One individual minipig (ID M9) performed particularly strange in the ethyl acetate detection test. At one time, the performance approached chance level, but when retested at the same concentration (10−5%), performance exceeded criterion of success again. After passing 10−10%, we carried out a control procedure exchanging the odorant with water, thus presenting S− in both odor saturator bottles. Still, the subject performed above criterion of success. In the next session, we repeated the control procedure using S− in both bottles (still, odor saturation bottle number 1 was assigned as the S+ and odor saturation bottle number 2 was assigned as the S−). Again the minipig performed above criterion of success. After 80 trials, we interchanged the position of the 2 bottles in the olfactometer and following the subject's performance decreased to well below chance level (35% correct responses). It may be argued that the odor saturator bottle was contaminated. Alternatively, the animal seemed to have learned to use another sensory modality than olfaction to solve the task. It can be difficult to control an animal's attention or focus on a sensory stimulus. Animals may discover clues to the stimulus and, as discussed by Slotnick and Restrepo (2005), olfactory functioning is difficult to measure because of lack of control regarding stimulus presentation. In the present study, control procedures suggested that minipig ID M9 responded to the odor saturator bottle and not to the odorant or the valve. These findings point to the importance of being cautious because variations in response patterns should reflect changes in stimulus presentation and not be a consequence of an animal discovering other clues to the stimulus such as differences in the sounds of equipment, nonrandom stimulus presentation, and illumination differences (Arave 1996).
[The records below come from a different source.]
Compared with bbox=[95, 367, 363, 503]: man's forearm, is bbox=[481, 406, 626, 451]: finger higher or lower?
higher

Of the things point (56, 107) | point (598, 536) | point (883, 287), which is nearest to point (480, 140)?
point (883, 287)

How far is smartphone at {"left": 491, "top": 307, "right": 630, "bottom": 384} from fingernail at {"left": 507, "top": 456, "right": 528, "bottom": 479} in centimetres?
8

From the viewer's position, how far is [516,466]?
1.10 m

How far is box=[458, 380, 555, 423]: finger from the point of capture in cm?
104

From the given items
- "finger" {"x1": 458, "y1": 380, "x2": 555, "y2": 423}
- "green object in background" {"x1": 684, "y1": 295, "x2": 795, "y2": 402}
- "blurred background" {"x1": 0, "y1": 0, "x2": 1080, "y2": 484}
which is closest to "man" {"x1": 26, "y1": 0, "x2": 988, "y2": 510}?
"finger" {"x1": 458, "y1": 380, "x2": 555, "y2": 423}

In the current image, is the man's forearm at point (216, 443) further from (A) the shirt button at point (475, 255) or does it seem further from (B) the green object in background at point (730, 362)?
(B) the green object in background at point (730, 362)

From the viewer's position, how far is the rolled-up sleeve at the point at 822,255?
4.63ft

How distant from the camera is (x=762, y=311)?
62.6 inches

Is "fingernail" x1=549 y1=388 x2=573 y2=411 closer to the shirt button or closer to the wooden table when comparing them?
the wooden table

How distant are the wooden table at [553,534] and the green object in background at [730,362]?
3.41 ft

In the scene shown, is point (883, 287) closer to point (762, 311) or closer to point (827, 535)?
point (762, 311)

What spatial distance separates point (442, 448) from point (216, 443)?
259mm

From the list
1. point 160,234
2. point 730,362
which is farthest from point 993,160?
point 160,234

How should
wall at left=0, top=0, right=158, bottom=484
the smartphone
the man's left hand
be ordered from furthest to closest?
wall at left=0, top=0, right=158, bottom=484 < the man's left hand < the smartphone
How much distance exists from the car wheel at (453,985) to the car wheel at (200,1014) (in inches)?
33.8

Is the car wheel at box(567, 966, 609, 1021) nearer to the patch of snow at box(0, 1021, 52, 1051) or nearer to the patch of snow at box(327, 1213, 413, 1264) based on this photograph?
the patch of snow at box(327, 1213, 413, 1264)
The results of the present study provide evidence that minipigs can successfully acquire 2-odorant discrimination using a food-rewarded instrumental conditioning paradigm for testing olfactory function. This olfactory discrimination paradigm allowed us to obtain reliable measures of olfactory sensitivity and discriminability and thereby potentially detect early behavioral changes in a future porcine model of AD.
This work was supported by the Danish Agency for Science Technology and Innovation [grant number 274-05-0197], and by the Institute of Clinical Medicine, Aarhus University.